If $\alpha_1$ and $\alpha_2$ are orthogonal abstractions and all actions have unit cost, then
$h^{\alpha_1}(s)+h^{\alpha_2}(s) \le h^*(s).$

The intuition is that, under the theorem’s assumptions, the two abstract estimates account for disjoint parts of the work. Since the abstractions do not look at the same variables, their required changes do not count the same projected progress twice.

For arbitrary action costs, orthogonality alone is not enough. A single costly action might affect variables in both patterns. To sum admissibly in that setting, planners use cost partitioning, where each operator’s cost is split among abstractions so that the total charged cost never exceeds the real operator cost.

The Canonical Heuristic

Given a collection of patterns, we want the strongest admissible estimate allowed by the additive groups. The canonical heuristic takes the maximum over sums of mutually orthogonal pattern heuristics.

Definition: Canonical heuristic

For a pattern collection $\mathcal{C}$ ,
$h^{\mathcal{C}}(s) = \max_{\substack{\mathcal{A} \subseteq \mathcal{C}\\ \mathcal{A} \text{ pairwise orthogonal}}} \sum_{P \in \mathcal{A}} h^P(s).$

Each inner sum is admissible because it uses mutually orthogonal patterns. The outer maximum is also admissible because it chooses the strongest lower bound among admissible sums.

This definition also explains why we cannot simply sum all pattern heuristics. If two patterns overlap, their estimates may count the same work twice. The canonical heuristic sums only compatible groups, then takes the best such sum.

Choosing Patterns

Pattern choice controls the quality and cost of the heuristic. Very small patterns are fast but may forget the interactions that make the task hard. Very large patterns may be too expensive to store or precompute.

Manual pattern design does not scale well, so planners often select patterns automatically. A typical strategy is:

start with small seed patterns, often single variables;
grow a pattern by adding one variable at a time;
keep growth steps that improve estimated heuristic quality enough to justify the larger database;
stop when a memory or time budget is reached.

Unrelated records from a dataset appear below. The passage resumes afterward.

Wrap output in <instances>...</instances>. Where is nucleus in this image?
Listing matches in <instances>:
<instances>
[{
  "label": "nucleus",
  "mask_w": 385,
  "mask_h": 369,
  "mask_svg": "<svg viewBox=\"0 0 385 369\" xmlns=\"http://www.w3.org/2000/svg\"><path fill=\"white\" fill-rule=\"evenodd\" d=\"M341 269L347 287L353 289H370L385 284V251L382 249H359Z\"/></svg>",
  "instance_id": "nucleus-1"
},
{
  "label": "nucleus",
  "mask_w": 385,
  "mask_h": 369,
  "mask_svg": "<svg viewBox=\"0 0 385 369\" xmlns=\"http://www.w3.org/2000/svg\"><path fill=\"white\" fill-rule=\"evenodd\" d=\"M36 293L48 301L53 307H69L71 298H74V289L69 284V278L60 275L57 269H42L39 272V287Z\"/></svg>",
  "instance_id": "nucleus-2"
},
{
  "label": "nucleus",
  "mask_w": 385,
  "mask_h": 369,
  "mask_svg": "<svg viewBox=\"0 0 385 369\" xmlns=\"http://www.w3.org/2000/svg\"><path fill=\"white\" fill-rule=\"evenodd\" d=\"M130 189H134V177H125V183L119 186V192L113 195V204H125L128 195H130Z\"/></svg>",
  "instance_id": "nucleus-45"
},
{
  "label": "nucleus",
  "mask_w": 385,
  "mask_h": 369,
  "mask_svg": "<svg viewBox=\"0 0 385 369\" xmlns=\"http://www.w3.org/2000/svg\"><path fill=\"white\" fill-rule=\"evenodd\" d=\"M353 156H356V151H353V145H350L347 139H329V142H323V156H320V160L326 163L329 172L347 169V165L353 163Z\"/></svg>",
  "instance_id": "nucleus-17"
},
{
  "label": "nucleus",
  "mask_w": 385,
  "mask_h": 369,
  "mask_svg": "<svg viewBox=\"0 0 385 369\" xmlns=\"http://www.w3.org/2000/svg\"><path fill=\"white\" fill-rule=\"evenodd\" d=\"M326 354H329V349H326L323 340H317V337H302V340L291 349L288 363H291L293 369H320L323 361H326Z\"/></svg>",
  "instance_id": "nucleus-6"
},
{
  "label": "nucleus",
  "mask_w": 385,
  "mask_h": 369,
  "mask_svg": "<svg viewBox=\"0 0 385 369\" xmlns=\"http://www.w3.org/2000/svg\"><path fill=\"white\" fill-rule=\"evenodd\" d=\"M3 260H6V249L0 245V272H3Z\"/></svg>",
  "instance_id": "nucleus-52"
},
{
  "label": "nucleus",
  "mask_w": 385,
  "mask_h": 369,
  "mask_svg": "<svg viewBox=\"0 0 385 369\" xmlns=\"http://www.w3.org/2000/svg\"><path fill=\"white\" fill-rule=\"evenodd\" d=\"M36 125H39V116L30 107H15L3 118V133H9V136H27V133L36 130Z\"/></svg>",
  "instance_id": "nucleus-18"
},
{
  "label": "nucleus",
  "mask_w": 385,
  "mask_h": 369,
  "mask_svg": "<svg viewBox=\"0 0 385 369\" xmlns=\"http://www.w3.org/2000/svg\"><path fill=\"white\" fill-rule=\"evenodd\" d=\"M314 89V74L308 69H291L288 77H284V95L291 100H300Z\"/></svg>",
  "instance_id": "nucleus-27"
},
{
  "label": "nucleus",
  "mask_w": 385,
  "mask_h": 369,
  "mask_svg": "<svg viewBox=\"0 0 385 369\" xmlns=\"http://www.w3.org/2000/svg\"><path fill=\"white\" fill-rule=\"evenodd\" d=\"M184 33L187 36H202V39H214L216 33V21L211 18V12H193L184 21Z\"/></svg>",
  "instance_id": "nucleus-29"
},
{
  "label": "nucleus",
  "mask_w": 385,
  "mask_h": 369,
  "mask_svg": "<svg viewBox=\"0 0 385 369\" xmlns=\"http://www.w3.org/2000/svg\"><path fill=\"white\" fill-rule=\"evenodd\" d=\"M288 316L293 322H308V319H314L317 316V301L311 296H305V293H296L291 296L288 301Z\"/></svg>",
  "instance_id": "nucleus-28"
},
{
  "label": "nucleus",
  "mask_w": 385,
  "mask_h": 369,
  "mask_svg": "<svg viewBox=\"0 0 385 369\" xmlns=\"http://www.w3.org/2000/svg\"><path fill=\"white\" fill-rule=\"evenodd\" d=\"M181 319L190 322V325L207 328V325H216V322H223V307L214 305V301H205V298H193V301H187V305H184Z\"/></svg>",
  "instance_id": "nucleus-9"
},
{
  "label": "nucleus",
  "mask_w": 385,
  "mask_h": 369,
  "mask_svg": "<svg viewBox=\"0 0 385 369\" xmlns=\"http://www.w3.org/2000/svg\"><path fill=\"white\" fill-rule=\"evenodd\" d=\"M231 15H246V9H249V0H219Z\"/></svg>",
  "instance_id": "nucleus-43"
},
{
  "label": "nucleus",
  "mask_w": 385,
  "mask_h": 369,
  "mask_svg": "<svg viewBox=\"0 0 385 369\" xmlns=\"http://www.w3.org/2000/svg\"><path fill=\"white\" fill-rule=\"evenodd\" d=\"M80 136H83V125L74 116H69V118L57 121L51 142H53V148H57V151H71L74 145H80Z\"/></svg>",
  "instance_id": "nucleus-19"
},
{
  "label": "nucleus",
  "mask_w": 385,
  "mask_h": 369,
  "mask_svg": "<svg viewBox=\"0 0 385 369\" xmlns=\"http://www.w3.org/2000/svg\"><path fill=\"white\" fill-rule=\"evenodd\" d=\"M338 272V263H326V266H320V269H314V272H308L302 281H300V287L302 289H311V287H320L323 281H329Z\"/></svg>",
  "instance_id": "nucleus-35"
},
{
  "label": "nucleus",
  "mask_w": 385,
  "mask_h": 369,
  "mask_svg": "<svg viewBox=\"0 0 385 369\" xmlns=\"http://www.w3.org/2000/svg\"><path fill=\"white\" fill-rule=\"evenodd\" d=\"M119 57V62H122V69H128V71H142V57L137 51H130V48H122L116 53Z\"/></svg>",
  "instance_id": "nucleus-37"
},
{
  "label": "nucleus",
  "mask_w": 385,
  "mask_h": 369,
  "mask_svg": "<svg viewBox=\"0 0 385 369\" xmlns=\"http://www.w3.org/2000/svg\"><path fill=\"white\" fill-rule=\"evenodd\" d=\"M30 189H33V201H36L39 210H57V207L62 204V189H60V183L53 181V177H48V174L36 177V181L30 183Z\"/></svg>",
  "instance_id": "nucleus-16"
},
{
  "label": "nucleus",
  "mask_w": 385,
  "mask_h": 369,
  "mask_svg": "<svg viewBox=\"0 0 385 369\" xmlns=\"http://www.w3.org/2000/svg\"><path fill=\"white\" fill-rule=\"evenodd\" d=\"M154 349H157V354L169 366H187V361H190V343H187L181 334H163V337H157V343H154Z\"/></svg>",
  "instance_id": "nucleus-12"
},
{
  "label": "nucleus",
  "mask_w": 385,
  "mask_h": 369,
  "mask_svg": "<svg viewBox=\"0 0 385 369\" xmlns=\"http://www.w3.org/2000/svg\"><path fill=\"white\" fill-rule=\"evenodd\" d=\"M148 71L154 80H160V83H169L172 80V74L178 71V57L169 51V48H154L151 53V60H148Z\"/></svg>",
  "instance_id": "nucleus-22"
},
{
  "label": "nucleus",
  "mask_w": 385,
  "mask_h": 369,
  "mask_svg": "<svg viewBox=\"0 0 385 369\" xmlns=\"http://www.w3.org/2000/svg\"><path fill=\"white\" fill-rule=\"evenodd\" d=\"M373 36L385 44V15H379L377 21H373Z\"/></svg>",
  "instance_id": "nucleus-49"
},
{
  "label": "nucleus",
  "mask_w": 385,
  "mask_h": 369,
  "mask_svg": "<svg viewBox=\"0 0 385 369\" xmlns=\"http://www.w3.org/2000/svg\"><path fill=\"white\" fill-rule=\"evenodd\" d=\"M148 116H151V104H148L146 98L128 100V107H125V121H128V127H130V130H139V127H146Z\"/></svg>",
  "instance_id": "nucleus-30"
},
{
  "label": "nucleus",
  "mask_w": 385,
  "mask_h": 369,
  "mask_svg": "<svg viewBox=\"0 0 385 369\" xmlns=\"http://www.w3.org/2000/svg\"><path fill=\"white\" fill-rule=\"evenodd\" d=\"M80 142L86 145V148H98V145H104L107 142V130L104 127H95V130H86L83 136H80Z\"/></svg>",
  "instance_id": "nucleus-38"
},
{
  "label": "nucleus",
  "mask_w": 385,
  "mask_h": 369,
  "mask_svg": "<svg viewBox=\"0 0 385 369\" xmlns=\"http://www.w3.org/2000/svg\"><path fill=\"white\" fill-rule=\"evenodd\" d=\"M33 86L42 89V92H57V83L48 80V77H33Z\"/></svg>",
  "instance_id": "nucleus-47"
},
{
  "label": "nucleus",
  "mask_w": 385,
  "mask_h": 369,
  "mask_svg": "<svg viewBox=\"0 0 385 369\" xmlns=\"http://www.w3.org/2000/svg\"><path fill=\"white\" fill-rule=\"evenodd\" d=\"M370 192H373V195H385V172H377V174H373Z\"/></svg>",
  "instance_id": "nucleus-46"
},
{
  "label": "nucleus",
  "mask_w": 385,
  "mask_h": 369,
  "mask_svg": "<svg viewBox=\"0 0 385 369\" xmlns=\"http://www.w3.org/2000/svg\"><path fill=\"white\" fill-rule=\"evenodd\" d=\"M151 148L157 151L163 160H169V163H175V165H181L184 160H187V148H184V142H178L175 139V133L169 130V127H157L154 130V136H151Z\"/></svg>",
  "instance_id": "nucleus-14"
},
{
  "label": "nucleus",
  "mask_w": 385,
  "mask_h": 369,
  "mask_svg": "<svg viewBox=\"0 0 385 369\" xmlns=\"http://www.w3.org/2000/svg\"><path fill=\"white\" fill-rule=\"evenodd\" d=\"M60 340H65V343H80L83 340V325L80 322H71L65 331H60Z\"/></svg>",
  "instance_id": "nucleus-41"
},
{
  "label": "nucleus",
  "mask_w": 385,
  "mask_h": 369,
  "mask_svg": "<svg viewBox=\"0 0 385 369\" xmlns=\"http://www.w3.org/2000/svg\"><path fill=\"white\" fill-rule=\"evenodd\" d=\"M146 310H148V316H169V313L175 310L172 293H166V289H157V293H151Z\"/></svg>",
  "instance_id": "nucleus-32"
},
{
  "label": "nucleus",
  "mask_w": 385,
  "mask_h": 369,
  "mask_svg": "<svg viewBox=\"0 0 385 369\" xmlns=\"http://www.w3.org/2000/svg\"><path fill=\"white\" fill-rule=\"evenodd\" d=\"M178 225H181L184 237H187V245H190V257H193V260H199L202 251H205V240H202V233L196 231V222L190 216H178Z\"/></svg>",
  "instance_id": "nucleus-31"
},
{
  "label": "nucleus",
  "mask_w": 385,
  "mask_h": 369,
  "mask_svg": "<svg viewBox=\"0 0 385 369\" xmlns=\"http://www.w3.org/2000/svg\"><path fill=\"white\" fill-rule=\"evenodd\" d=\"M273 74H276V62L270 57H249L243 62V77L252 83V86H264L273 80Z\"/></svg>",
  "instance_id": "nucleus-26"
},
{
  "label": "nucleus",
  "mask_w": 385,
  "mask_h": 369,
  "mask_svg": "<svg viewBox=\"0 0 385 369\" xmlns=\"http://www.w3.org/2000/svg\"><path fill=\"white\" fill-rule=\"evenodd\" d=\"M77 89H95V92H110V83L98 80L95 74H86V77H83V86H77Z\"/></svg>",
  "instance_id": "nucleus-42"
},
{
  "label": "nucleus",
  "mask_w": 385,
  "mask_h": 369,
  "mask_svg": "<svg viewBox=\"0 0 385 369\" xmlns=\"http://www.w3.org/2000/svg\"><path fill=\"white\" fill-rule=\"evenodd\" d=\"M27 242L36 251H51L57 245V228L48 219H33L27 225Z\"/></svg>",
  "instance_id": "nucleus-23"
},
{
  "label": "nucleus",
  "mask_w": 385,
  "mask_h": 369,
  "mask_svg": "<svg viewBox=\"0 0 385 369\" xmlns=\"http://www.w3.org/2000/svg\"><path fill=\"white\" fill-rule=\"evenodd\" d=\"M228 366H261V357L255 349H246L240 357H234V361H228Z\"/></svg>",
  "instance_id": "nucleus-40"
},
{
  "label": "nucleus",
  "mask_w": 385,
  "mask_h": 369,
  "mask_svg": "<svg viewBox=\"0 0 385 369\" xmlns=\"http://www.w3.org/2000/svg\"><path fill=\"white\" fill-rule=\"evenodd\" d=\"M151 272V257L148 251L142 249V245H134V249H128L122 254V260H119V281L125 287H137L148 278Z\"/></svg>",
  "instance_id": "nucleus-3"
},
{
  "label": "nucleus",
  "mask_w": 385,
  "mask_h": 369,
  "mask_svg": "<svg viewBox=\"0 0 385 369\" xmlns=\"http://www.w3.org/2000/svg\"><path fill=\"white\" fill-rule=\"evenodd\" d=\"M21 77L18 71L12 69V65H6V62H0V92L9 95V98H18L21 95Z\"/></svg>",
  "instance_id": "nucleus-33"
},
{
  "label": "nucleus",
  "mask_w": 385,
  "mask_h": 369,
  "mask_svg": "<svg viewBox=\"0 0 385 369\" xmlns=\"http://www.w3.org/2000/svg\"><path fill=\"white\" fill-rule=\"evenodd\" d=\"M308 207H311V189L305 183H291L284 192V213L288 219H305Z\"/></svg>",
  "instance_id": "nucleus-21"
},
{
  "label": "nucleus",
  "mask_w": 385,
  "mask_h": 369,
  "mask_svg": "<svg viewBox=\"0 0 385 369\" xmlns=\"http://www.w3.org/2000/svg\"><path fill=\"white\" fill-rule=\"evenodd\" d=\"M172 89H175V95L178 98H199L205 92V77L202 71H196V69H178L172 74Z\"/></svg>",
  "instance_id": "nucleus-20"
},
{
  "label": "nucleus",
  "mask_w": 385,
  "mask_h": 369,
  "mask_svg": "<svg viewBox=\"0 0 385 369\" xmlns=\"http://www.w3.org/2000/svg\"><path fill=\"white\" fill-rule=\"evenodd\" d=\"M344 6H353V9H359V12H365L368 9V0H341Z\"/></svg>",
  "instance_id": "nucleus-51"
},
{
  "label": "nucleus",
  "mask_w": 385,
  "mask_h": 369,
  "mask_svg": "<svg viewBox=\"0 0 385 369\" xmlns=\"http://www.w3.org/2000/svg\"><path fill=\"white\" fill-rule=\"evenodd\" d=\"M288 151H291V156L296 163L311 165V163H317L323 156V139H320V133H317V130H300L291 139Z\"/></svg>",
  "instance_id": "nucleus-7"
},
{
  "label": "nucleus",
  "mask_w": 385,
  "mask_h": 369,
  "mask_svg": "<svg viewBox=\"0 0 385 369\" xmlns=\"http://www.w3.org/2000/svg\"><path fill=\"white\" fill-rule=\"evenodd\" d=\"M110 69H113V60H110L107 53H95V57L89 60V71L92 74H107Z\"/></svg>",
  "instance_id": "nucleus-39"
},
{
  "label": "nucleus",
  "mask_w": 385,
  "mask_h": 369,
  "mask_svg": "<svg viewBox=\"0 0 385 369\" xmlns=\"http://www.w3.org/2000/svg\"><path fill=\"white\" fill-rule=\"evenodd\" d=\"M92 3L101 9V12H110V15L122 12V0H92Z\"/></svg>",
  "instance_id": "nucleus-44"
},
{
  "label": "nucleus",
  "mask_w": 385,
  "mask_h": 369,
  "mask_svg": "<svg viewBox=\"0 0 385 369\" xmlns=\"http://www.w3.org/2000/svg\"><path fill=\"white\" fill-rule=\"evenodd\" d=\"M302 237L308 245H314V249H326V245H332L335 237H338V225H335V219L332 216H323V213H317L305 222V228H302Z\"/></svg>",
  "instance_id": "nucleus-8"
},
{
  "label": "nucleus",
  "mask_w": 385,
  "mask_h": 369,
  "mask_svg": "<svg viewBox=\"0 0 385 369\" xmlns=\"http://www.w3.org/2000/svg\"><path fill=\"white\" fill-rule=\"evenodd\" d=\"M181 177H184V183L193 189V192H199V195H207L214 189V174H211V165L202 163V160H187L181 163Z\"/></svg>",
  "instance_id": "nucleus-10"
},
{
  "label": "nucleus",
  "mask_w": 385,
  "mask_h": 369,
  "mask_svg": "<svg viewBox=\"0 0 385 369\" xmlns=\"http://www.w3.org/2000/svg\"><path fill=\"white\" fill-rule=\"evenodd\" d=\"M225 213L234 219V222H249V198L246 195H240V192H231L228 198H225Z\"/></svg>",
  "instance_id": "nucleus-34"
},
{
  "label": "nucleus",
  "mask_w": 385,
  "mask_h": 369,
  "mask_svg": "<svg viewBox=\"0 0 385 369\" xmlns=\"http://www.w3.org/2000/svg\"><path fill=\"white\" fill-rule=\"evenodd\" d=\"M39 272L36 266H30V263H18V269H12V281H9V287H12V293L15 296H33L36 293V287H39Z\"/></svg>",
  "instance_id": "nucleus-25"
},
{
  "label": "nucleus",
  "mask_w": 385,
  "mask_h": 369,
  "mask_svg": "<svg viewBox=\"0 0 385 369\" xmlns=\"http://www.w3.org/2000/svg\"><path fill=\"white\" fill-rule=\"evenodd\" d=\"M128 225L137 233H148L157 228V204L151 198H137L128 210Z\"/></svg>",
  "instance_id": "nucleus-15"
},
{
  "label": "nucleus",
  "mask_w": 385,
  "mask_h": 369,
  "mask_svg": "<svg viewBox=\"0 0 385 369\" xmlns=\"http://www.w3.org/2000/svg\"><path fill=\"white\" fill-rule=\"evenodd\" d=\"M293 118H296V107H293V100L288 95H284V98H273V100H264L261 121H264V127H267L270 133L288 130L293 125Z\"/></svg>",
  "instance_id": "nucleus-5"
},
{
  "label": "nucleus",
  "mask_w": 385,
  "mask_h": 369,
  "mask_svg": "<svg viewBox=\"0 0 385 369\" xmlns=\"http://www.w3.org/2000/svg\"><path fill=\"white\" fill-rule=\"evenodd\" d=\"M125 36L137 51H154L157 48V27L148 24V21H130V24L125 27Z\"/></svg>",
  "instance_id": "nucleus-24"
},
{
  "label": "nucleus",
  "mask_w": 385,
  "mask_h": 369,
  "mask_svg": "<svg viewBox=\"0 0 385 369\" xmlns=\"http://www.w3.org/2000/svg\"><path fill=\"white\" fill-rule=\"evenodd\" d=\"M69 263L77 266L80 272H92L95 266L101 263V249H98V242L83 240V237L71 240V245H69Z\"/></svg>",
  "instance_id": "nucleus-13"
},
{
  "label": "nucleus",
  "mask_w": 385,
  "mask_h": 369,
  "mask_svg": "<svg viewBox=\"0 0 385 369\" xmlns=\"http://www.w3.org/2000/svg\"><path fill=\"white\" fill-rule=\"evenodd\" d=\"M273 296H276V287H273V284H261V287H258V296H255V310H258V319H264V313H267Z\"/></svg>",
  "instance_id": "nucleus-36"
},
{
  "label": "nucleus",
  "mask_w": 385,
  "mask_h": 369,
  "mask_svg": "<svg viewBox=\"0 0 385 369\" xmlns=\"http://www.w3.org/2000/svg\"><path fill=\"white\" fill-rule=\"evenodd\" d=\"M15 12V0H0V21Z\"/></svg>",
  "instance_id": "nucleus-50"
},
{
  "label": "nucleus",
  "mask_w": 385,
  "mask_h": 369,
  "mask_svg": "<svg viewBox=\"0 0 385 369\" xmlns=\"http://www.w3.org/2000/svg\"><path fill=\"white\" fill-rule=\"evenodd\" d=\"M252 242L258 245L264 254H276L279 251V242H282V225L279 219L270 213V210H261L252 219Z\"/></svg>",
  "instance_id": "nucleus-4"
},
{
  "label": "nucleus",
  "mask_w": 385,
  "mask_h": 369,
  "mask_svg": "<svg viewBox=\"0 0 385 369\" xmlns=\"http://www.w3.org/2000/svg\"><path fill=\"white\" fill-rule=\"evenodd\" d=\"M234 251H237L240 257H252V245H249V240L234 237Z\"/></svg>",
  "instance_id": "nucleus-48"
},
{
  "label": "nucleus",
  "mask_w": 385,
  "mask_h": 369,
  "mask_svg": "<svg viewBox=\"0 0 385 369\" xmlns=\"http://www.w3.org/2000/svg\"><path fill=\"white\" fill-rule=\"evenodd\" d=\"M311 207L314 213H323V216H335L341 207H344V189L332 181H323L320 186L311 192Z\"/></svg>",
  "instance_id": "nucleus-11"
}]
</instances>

Adding variables refines the abstraction: it distinguishes states that were previously merged. This can maintain or improve heuristic values, but it also increases the database size. Good pattern selection is therefore a resource-allocation problem.

Common Mistakes

One common mistake is to think that abstraction means deleting transitions. In this framework, abstraction projects concrete transitions into abstract transitions. Merging states may introduce extra abstract paths, but it does not remove the projected image of any concrete path.

Another mistake is to interpret a PDB value as a plan length for the original task. It is a plan length in the projected task. Its usefulness comes from being a lower bound, not from being an executable concrete plan.

A third mistake is to sum PDBs just because each one is admissible. Admissibility is preserved by maximum automatically, but summation requires an additivity argument such as orthogonality or cost partitioning.

Chapter Summary

Abstraction heuristics merge concrete states into smaller abstract state spaces. Because every concrete path projects to an abstract path, optimal abstract goal distance is an admissible estimate of concrete goal distance. Pattern databases instantiate this idea by projecting an FDR task onto a subset of variables, precomputing all abstract goal distances, and using table lookup during search. Multiple PDBs can always be combined by maximum. They can be summed only under additional conditions, such as orthogonality with unit costs or suitable cost partitioning. The canonical heuristic takes the maximum over admissible sums of mutually orthogonal pattern heuristics.

Check Your Understanding

Why does merging states tend to make the abstract problem easier rather than harder?
What information is kept and what is forgotten by a projection $\pi_P$ ?
Why is a PDB usually computed by backward search from abstract goal states?
Why is the maximum of admissible abstraction heuristics always admissible?
What can go wrong if two overlapping pattern databases are simply added together?